Vendredi sur Mer a envoûté une Cigale sold out hier soir. Trois ans après son dernier passage, elle signe un retour aussi doux qu’intense, entre ses tubes et les titres de son nouvel album « Malabar Princess ». On vous raconte tout dans notre report. 

On arrive cinq minutes avant son entrée en scène. Autant dire qu’on a loupé la première partie, on retrouve seulement une salle déjà pleine, vibrante, compacte, prête. On se fraie un chemin jusqu’à la fosse, juste devant la scène, au pied de ces immenses drapés blancs qui ressemblent à la fois à des sommets, à des vagues immobiles ou à un rideau d’hiver. Tout semble attendre avec nous. À 21h, la Cigale bascule dans le sombre, et un cri unique, puissant, traverse la foule.

Les racines en guise de lumière

Vendredi sur Mer apparaît, silhouette noire barrée de « the elephant in the room », comme au Festival Transe Atlantique où nous l’avions rencontrée. À ses côtés, Louis et Christo, familiers mais toujours prêts à surprendre. « Monochrome » ouvre le bal avec sa retenue élégante, puis « Encore ». On sent chez elle une joie franche, presque soulagée : « Bonsoir Paris. »

Dans la fosse, on voit ses expressions, les nuances de sa voix, les regards rapides qu’elle lance à ses musiciens, cette manière de communiquer sans mots.

Sur « Tout résonne », Louis passe du clavier à la guitare, matérialisant cette direction plus organique qu’elle évoquait cet été : « plus de guitare, plus de batterie, quelque chose de plus rock ». Puis « Chewing-gum » : instant de communion pure.

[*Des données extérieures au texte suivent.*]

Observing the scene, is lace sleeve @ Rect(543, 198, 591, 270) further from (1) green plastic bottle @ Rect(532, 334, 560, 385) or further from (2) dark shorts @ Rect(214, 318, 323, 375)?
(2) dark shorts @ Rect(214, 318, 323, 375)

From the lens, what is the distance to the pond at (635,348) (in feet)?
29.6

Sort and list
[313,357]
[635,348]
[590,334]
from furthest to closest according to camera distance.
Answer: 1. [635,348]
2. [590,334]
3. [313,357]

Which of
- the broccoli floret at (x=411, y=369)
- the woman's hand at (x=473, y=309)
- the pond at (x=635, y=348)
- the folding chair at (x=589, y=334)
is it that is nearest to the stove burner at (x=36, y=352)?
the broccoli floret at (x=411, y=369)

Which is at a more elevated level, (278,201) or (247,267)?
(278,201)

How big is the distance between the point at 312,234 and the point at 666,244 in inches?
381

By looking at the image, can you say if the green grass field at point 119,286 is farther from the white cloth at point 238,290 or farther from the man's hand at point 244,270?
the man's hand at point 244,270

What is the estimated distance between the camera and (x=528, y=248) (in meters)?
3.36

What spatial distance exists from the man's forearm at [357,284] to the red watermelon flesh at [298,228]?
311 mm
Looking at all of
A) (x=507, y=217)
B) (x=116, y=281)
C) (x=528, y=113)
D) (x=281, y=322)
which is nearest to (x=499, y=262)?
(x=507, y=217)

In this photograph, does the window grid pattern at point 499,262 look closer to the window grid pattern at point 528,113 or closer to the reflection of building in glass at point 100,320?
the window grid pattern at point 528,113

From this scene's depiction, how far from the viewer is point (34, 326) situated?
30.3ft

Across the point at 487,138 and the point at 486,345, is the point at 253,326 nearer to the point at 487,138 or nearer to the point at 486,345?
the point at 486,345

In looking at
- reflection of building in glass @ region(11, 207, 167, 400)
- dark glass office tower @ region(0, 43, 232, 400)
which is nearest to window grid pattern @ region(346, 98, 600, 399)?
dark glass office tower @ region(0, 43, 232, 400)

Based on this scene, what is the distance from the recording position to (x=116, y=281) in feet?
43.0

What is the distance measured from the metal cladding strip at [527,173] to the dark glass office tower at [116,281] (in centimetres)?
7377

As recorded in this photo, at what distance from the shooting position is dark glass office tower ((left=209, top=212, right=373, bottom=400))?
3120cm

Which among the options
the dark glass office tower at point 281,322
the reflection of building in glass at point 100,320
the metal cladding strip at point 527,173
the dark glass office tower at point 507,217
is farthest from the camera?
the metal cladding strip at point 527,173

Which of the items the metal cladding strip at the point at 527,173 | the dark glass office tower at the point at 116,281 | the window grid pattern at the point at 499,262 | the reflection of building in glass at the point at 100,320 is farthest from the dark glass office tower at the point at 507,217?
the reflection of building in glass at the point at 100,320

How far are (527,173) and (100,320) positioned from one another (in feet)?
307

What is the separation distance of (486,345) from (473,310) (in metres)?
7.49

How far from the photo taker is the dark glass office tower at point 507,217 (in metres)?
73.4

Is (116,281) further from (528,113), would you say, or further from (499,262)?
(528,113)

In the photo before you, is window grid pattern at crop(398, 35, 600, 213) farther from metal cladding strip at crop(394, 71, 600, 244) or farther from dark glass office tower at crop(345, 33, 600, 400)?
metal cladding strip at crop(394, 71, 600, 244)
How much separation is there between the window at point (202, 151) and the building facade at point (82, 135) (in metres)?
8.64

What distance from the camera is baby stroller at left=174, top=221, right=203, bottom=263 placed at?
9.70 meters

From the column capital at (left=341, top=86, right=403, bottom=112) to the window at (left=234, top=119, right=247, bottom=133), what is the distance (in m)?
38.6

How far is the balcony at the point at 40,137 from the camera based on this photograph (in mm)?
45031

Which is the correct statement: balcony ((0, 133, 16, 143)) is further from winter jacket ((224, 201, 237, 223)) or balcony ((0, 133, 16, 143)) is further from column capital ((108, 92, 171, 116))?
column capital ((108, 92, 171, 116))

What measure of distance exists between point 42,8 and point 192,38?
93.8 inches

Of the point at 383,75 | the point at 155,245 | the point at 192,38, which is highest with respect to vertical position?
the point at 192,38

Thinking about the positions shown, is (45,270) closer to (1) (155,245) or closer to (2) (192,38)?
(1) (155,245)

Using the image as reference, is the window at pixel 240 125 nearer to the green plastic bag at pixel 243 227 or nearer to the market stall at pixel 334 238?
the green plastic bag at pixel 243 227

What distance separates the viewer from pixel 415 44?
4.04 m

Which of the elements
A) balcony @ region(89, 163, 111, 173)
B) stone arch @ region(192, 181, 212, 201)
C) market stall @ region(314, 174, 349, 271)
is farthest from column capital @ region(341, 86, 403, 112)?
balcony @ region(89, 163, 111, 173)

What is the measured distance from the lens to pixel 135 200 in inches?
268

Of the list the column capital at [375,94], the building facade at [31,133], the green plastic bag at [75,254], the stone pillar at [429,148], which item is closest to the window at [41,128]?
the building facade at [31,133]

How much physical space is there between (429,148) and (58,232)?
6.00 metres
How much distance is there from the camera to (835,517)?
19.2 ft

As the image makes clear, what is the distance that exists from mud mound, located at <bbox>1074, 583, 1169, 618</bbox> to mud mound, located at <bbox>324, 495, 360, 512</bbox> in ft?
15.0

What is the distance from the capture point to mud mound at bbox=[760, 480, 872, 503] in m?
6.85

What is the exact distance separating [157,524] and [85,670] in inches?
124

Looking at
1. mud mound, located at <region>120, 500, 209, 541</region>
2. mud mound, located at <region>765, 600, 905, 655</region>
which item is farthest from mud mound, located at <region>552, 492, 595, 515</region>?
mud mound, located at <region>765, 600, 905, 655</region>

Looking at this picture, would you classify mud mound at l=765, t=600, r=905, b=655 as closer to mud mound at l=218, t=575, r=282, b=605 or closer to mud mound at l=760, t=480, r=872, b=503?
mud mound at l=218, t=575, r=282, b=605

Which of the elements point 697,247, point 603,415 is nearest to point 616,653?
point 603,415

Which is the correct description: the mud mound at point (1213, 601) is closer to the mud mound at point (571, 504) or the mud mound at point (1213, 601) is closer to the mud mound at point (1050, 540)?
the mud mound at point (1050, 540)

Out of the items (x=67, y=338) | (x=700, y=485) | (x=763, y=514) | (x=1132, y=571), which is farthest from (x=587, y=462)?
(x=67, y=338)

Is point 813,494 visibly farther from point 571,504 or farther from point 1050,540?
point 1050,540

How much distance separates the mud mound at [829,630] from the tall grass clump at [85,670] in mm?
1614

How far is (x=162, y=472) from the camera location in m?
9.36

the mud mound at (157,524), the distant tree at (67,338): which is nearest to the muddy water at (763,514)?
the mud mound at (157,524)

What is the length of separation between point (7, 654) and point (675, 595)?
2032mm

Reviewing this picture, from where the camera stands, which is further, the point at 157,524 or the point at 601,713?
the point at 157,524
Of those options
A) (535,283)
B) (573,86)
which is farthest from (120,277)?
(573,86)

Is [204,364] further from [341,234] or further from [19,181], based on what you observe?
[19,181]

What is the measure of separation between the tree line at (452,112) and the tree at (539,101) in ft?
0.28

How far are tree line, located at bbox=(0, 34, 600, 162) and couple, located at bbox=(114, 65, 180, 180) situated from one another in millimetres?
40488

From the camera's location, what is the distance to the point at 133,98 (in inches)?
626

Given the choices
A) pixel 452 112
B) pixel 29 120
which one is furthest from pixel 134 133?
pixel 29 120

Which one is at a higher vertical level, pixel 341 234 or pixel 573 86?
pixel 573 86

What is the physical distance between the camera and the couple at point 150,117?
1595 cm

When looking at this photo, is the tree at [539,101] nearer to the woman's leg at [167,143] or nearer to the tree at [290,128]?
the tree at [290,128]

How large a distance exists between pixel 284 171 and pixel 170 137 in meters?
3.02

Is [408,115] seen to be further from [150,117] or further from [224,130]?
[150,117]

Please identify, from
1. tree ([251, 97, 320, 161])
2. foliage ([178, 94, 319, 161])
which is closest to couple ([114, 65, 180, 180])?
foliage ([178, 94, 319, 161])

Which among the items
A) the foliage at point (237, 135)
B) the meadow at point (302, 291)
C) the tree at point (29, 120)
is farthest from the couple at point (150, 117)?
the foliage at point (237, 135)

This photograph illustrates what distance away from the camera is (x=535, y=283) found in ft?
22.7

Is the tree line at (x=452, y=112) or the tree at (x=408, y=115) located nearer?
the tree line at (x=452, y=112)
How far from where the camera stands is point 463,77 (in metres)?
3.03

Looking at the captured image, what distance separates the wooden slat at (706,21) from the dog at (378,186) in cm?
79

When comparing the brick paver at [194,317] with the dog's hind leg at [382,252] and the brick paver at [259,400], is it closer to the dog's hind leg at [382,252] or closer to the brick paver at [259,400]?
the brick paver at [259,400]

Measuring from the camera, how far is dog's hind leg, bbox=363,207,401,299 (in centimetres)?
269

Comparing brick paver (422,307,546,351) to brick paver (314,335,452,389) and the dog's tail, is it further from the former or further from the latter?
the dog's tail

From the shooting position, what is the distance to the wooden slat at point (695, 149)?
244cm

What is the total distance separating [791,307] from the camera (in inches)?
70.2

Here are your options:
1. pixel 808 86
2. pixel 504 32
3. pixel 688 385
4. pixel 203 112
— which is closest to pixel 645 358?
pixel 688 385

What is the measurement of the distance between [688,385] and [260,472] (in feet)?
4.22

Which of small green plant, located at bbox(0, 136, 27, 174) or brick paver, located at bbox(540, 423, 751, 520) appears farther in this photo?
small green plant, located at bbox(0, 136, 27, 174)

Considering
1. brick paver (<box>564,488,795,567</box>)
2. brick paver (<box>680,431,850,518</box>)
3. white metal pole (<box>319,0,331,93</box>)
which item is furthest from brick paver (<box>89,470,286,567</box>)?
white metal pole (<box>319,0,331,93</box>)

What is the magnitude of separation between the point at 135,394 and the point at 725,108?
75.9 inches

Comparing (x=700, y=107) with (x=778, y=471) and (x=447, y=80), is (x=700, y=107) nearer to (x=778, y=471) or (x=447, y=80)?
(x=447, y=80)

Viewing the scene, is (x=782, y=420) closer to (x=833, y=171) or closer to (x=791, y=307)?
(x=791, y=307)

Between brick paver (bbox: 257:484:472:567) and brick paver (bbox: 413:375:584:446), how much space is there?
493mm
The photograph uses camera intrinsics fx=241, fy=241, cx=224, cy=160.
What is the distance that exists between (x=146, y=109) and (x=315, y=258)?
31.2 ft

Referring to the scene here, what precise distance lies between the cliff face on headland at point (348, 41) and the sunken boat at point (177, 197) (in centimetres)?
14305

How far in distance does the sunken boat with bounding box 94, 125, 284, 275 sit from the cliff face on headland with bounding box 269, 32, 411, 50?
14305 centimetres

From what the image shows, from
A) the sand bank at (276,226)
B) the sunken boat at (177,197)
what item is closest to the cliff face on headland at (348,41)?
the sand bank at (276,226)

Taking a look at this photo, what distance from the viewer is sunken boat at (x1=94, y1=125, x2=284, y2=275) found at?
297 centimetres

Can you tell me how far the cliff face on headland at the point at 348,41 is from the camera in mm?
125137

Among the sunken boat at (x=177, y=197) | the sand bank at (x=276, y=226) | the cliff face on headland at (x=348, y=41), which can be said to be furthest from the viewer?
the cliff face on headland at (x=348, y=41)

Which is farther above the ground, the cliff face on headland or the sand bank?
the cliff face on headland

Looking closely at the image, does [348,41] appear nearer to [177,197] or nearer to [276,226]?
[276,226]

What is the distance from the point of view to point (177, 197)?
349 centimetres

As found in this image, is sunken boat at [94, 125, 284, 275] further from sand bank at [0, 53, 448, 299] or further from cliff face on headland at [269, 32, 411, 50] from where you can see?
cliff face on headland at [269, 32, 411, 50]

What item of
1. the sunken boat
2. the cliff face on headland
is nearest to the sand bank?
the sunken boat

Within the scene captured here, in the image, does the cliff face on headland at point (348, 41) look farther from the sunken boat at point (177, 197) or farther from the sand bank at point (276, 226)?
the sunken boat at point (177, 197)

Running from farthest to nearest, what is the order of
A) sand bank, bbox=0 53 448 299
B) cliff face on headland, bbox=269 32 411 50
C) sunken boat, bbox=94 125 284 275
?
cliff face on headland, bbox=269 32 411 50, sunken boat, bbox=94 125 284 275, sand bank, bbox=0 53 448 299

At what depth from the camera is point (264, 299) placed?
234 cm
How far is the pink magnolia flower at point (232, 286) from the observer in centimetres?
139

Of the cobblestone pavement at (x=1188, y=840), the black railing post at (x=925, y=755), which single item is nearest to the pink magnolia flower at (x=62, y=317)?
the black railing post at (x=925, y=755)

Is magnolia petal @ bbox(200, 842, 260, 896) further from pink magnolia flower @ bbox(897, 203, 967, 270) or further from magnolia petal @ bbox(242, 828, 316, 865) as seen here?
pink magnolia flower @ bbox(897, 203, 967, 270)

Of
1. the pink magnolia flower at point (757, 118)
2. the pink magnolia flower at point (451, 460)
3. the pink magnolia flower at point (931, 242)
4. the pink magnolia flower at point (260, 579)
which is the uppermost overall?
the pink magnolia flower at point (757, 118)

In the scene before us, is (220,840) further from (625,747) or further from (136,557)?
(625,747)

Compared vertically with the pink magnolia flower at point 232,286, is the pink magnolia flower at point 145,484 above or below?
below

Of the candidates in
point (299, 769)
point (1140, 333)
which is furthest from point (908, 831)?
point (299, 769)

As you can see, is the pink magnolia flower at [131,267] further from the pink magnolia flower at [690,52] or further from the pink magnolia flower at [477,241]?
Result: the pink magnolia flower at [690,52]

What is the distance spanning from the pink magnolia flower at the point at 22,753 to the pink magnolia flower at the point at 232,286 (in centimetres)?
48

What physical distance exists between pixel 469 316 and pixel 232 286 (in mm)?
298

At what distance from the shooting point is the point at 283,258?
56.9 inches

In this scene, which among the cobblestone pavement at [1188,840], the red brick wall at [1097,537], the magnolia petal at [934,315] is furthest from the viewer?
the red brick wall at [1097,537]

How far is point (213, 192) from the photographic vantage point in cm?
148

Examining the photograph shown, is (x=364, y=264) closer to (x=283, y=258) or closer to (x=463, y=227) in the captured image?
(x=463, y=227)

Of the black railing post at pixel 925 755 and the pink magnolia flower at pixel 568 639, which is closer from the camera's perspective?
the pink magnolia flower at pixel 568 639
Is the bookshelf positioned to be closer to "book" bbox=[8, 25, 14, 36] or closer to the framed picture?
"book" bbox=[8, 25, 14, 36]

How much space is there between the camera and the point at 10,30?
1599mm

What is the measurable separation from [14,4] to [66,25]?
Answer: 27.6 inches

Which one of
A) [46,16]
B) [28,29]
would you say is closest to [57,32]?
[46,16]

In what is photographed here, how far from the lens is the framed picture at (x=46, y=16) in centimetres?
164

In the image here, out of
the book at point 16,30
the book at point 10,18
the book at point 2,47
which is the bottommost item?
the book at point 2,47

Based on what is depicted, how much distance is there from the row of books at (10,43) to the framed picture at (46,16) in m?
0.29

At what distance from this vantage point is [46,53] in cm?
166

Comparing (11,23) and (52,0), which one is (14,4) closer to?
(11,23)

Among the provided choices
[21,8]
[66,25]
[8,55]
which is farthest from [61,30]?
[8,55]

La Cigale chante à l’unisson, comme un seul corps. Elle sourit, presque impressionnée : « Ça fait 3 ans qu’on n’a pas joué à Paris… merci d’avoir rempli cette salle. »

Quand la fragilité devient scène

On décide de prendre un peu de hauteur, de regarder la suite depuis l’orchestre. De là, la scénographie ressemble encore davantage à une chaîne de montagnes, celles qu’elle évoquait à Saintes, celles où Malabar Princess est née, quand une chanson écrite à Montréal lui a soufflé : « Il faut que je sois nulle part sauf dans mes montagnes. » Le concert prend alors un tour plus intime.

« Rien n’a changé » la place seule sous un projecteur rouge ; la salle se fait silence. Puis « Arrêter le temps » illumine la Cigale de milliers de lumières de téléphones. Louis reprend le piano avec une douceur infinie. Chaque mot prend du poids, d’autant que l’on sait, elle nous l’avait confié qu’elle y raconte une relation « pas complètement terminée ». Ce moment-là semble durer plus que trois minutes. Puis vient « Malabar Princess », la chanson-mère. On voit les plis du décor respirer avec elle, comme si ses montagnes intérieures prenaient forme autour du trio.

« Hard » apporte une respiration plus joueuse : Antoine arrive avec une banane à la main, micro improvisé ou gag volontaire, difficile à dire depuis l’orchestre, mais l’effet amuse la salle. S’enchaînent « La femme à la peau bleue », puis « Si t’étais là », son nouveau single coécrit avec Alice et Moi et Dani Terreur. Ce soir, les paroles prennent une résonance particulière : « J’attends que tu reviennes… j’espère des nouvelles… » Elles flottent au-dessus de la foule, comme si chacun y posait un visage, une histoire.

Un au revoir ardent

La dernière ligne droite est une montée rouge et brûlante : »J’irai en enfer », « Écoute chérie » (que tout le monde chante, smartphones levés comme un hommage collectif), puis « Comment tu vas finir », qui éclaire la Cigale d’une lumière sanguine. Les musiciens s’offrent une bataille instrumentale avant de disparaître. Elle revient, saluée comme il se doit, et achève la soirée avec « Les filles du désir ». Louis danse, Christo rayonne, elle sourit, touchée, entourée.

Il est 22h28. On quitte la Cigale en redescendant les escaliers, le cœur un peu serré, comme après avoir passé quelques heures dans un monde où la tendresse, les failles et les sommets intérieurs avaient enfin droit de cité.